Teks Kutipan

Dalam 19 cerita Israiliyat yang dikutip Ibn Jarîr Al-Thabarî yang mayoritas melalui Wahb bin Munabbih (tokoh utama Israiliyat), diceritakan bahwa penyakit yang menimpa Nabi Ayyub as., sangat luar biasa. Keadaan diri beliau karena penyakit itu misalnya digambarkan seperti daun yang dimakan ulat atau kulitnya langsung terkelupas jika disentuh. Bahkan seluruh rangkaian fisiknya sangat lemah, sehingga tinggal hatinya saja yang dapat dimanfaatkan untuk beribadah dan memuji Allah. (Tafsîr Al-Thabarî, Jilid 9, Juz 17, h. 42-58). Dalam riwayat lainnya diceritakan bahwa akibat penyakit itu, Nabi Ayyub as. Mendapat hinaan luar biasa dari masyarakatnya. Beliau dijauhkan dari pergaulan sosial dan dikucilkan di rumahnya sendiri. Bahkan, masyarakat sekeliling beliau berhasil membujuk isterinya untuk meninggalkan Nabi Ayyub as. (Q ashash al-‘Anbiya‘, Samîh ‘Âthif Al-Zein, h. 382-383). Seperti pasangan (suami atau isteri) lainnya, Nabi Ayyub as. mengusir isterinya seraya berjanji akan mencambuk isterinya jika telah sembuh. (Q.S. Shâd [38]:44).
Yang menarik dari Q.S. al-‘Anbiyâ‘ [21]:83 dan Shâd [38]:41 adalah perbedaan mufassir dalam memahami kata al-mass (sentuhan), al-dhurr (kesusahan), al-syaithân (syetan), al-nushb (lelah) dan al-‘adzâb (rasa sakit). Ibn Katsîr menjelaskan bahwa al-nushb merupakan penyakit jasmani yang diderita Nabi Ayyub as. Sementara itu, al-‘adzâb merupakan cobaan kemiskinan setelah sebelumnya beliau memiliki harta banyak. (Tafsîr Ibn Katsîr, Juz 4, h.42). Dalam Q.S. al-‘Anbiyâ‘ [21]:83 disebutkan bahwa Nabi Ayyub as. berdoa “innî massanniya al-dhurr” (saya disentuh/ditimpa oleh kesusahan). Dalam ayat ini, subyek kata kerja al-massa dinisbatkan kepada al-dhurr. Sementara itu, dalam Q.S. Shâd [38]:41, Allah menggunakan komposisi kalimat “innî massanniya al-syaithân bi nushb wa ‘adzâb” (saya disentuh oleh syeitan berupa rasa lelah dan sakit). Dengan kata lain, subyek kata kerja al-mass dalam ayat ini dinisbatkan kepada al-syaithân.

Tugas Pengerjaan
**a.** Ubah paragraf dalam teks tentang Nabi Ayyub yang diawali "Yang menarik dari Q.S. al-‘Anbiyâ‘" menjadi daftar butir yang lebih ringkas tanpa menghilangkan fakta utamanya.
**b.** Jawab pertanyaan berikut berdasarkan teks tentang Nabi Ayyub:
(i) Berapa jumlah cerita Israiliyat yang dikutip Ibn Jarîr Al-Thabarî?
(ii) Menurut Ibn Katsîr, apa yang dimaksud dengan al-‘adzâb?
(iii) Dalam Q.S. Shâd [38]:41, kepada apa subyek kata kerja al-mass dinisbatkan?
**c.** Teruskan teks tentang Nabi Ayyub mulai dari kalimat terakhirnya.

Data yang Ditampilkan
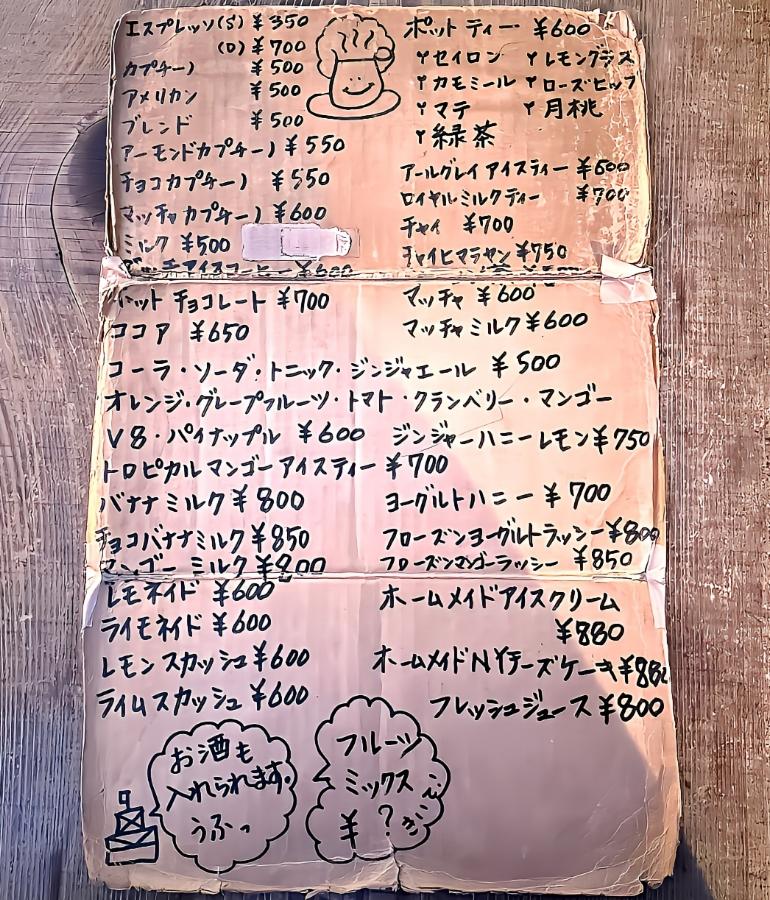メニュー3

Jawaban Soal
**a.**
- Mufassir berbeda dalam memahami kata al-mass (sentuhan), al-dhurr (kesusahan), al-syaithân (syetan), al-nushb (lelah), dan al-‘adzâb (rasa sakit) pada Q.S. al-‘Anbiyâ‘ [21]:83 dan Shâd [38]:41.
- Ibn Katsîr: al-nushb adalah penyakit jasmani Nabi Ayyub as. Al-‘adzâb adalah cobaan kemiskinan setelah beliau sebelumnya berharta banyak (Tafsîr Ibn Katsîr, Juz 4, h. 42).
- Q.S. al-‘Anbiyâ‘ [21]:83: dalam doa “innî massanniya al-dhurr”, subyek kata kerja al-massa dinisbatkan kepada al-dhurr.
- Q.S. Shâd [38]:41: dalam kalimat “innî massanniya al-syaithân bi nushb wa ‘adzâb”, subyek kata kerja al-mass dinisbatkan kepada al-syaithân.

**b.**
(i) 19 cerita.
(ii) Cobaan kemiskinan setelah sebelumnya Nabi Ayyub as. memiliki harta banyak.
(iii) Kepada al-syaithân.

**c.**
Secara khusus, jika Q.S. Shâd [38]:41 dipahami secara tekstual, maka pemahaman yang muncul adalah bahwa segala penyakit dan penderitaan yang dialami Nabi Ayyub as., merupakan penyakit yang berasal dari sentuhan syetan. Pemahamannya kemudian cenderung menjadi lebih mistis. Boleh jadi, pemahaman sebagian orang terhadap penyakit yang berasal dari dunia lain (atau ‘penyakit kutukan’) dipengaruhi oleh ayat ini, jika pemahamannya sangat tekstual. Bahkan ‘penyakit kutukan’ itu bisa menimpa manusia dengan tingkat kesalehan tertinggi seperti nabi Ayyub as. sebagaimana tersurat dalam ayat ini. Bahkan, meskipun masih kontroversial, ada riwayat bahwa nabi termulia, Nabi Muhammad saw., juga pernah merasakan sesuatu yang aneh karena ‘guna-guna’, sebagaimana yang umum dipahami dalam `asbâb al-nuzûl (sebab turunnya) surah al-Falaq.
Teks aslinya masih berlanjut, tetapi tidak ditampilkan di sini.